The connection between fashion and death has been widely analysed in previous posts in this blog.
Bizarrely enough, death “resurrects” itself season after season on the runways, through clothes with banal skull prints or in jewellery and dresses inspired by the complicated configurations of bones.
Yet, while in the past this macabre reference was often used almost to exorcise the fear of death, in the last few years there has been an emphasis on more oppressive and apocalyptic moods, in a nutshell on a “requiem style” with some disturbing - yet at the same time very fake (I often wonder if some of the designers who explored such themes in their collections ever saw a corpse in their lives...) - connotations.
Throughout the decades we have seen fashion shows mimicking a funeral wake, bruised and battered models wrapped in clingfilm or emerging from the darkness of the runway like ghosts of murdered women or car crash victims; we have witnessed glamour being turned into horror, pleasure into sickness, high fashion into violence and logos being transformed into bleeding wounds.

WORK ITEM A: Reproduce the stretch of the passage on fashion and death from "Yet, while in" through "into bleeding wounds.".
WORK ITEM B: Carry on the passage on fashion and death from the point where it stops.

PROVIDED DATA:
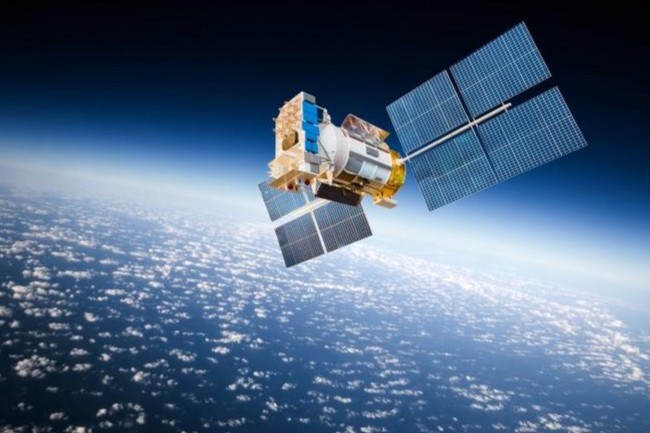 SpaceX, Hughes Network Systems et Globalstar, font partie des acteurs les plus influents du secteur des services de communication par satellite. Crédit photo : D.R.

EXERCISE RESULT A:
Yet, while in the past this macabre reference was often used almost to exorcise the fear of death, in the last few years there has been an emphasis on more oppressive and apocalyptic moods, in a nutshell on a “requiem style” with some disturbing - yet at the same time very fake (I often wonder if some of the designers who explored such themes in their collections ever saw a corpse in their lives...) - connotations.
Throughout the decades we have seen fashion shows mimicking a funeral wake, bruised and battered models wrapped in clingfilm or emerging from the darkness of the runway like ghosts of murdered women or car crash victims; we have witnessed glamour being turned into horror, pleasure into sickness, high fashion into violence and logos being transformed into bleeding wounds.

EXERCISE RESULT B:
So far, though, designers focused on the life-in-death nature of fashion, exploring the possibilities of seeing life through deathly themes, intertwining decay, decadence, sex and money together.
The current and future trends have instead gone beyond the “mourning phase” to explore a more disturbing stage in the representation of transience and the ephemeral essence of beauty.
There was great anticipation for the Thierry Mugler’s menswear show in Paris, since this was the first one by newly appointed Creative Director, stylist and fashion editor Nicola Formichetti.
Yet from the dark and macabre teasers by photographer and filmmaker Mariano Vivanco posted on Formichetti’s blog in the days before the catwalk and showing a young man shedding a second skin-like latex black mask to reveal skeleton tattoos all over his face and body and from the title of the Autumn/Winter 2011-12 collection itself, “Anatomy of Change”, you already guessed that the focus has shifted from the old life-in-death metaphor to the death-in-life realm.
As Lady Gaga’s played in the background, models with heads and faces covered in black paint and latex masks that only revealed blood-shot eyes walked on a runway covered in a grey sand-like material that looked more like the cremated remains of thousands of bodies.
The collection mainly focused on black and dark blue with bright splashes of neon orange used for suits or for the details of the gloves, a strong colour that broke into the darkness like a fresh wound bleeding on porcelain white skin.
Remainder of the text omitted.